Ni siquiera el petróleo al alza fue capaz de impulsar a las Bolsas. El oro negro se anotó al cierre de la semana un 7,1%, hasta los 47,6 dólares por barril para el Brent, referencia en Europa, pero ha perdió la mágica influencia que le permitía hacer bailar a la renta variable mundial al son que tocaba. Como flautista de Hamelin, durante los primeros meses del año los índices seguían su recorrido y caían cuando el crudo corregía, para impulsarse después con sus alzas. Sin embargo, la correlación entre el considerado rey de las materias primas y las cotizaciones de las compañías se ha reducido en los últimos meses, demostrando que su influencia para las subidas no es tan alta como para las pérdidas.

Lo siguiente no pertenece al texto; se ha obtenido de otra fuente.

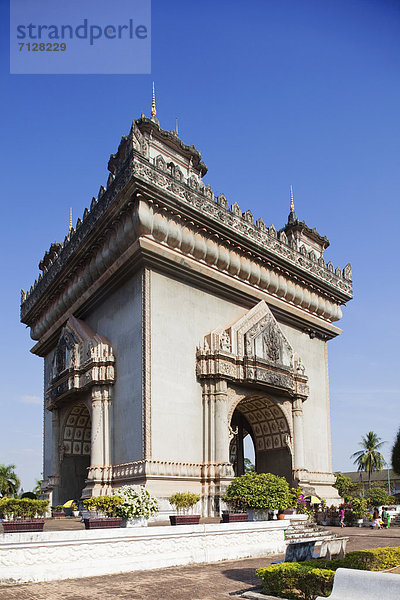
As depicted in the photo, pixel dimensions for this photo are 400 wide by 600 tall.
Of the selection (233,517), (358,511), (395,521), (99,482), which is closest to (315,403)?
(358,511)

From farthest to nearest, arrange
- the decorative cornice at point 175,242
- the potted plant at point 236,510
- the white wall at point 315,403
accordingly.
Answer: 1. the white wall at point 315,403
2. the decorative cornice at point 175,242
3. the potted plant at point 236,510

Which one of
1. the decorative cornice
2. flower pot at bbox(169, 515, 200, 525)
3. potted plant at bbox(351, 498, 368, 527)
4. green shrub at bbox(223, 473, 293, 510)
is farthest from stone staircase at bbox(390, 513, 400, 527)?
flower pot at bbox(169, 515, 200, 525)

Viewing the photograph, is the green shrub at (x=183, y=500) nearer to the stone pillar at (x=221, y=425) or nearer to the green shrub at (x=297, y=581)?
the stone pillar at (x=221, y=425)

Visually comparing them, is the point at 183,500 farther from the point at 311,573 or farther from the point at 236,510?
the point at 311,573

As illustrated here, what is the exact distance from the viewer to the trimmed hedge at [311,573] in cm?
792

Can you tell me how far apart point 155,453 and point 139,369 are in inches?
108

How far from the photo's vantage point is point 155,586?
977 centimetres

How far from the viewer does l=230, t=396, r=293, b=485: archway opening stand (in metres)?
23.7

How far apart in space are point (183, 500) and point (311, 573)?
375 inches

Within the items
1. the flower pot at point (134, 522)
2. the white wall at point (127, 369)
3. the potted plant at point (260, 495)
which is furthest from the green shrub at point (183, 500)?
the flower pot at point (134, 522)

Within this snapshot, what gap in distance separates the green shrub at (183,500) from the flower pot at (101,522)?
424 cm

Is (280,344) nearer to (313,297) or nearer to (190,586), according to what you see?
(313,297)

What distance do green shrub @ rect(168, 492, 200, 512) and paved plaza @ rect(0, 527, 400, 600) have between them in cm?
482

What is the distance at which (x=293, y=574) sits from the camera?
27.0 feet
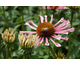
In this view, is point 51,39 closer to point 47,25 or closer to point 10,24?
point 47,25

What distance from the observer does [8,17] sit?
3.13ft

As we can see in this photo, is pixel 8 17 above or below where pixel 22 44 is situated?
above

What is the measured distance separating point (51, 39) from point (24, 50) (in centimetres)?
12

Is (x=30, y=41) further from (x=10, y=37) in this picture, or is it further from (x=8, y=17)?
(x=8, y=17)

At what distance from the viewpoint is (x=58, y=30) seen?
0.59m

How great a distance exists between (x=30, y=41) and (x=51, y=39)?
94 millimetres

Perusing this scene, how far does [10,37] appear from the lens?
0.57 meters

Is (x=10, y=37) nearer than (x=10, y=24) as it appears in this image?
Yes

En el resto de Europa la semana bursátil transcurrió por los mismos derroteros. Por sectores, el más damnificado fue el de seguros, que cedió un 4,6%, seguido de otros como el de productos químicos (-3,2%) o el de servicios sanitarios (-3,3%). El gran líder en el Viejo Continente acabó siendo el sector inmobiliario que, tras anotarse un 1,8% en las últimas cinco sesiones, logró brillar gracias, entre otras, a compañías como la socimi española Merlin Properties (+0,6%). Pese a estas alzas, el verde no fue precisamente el color imperante en Europa, donde sus principales índices cerraron el viernes teñidos de rojo. Así, el Footsie británico se dejó un -0,9%, el Cac francés retrocedió un -2,7%, el Dax alemán cayó un -2,5% y el Mib italiano registró un descenso del -1,6%. Y es que el sabor agridulce que dejaron durante la semana las decisiones de los bancos centrales de EEUU y Japón, unido a un Wall Street más débil de lo normal como consecuencia de los varapalos empresariales de grandes gigantes tecnológicos como Twitter y Apple, generaron el caldo de cultivo perfecto para desatar las ventas en el continente europeo.

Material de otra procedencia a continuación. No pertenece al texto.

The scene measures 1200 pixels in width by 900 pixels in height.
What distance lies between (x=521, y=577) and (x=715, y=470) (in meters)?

Desde Japón, las noticias no fueron del todo positivas. El banco del país decidió retrasar el plazo para lograr su meta de inflación, lo que generó de nuevo una sangría en la Bolsa del país. Asimismo, pese a que la Fed se mostró cauta respecto a la subida de tipos al otro lado del Atlántico, su presidenta, Janet Yellen, reconoció que el crecimiento de la actividad económica se había desacelerado aunque aseguró que las condiciones del mercado seguían fuertes. 

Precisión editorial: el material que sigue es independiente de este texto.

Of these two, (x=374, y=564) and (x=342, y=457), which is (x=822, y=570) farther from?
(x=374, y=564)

En cuanto a las divisas, el euro registró su nivel máximo del año al cambio con el dólar al alcanzar los 1,14 billetes verdes en la sesión del viernes. La inesperada fortaleza de la moneda comunitaria, que se anota un 5,4% en lo que va del año, ha mermado la competitividad de las exportadoras europeas que se ven lastradas en los mercados.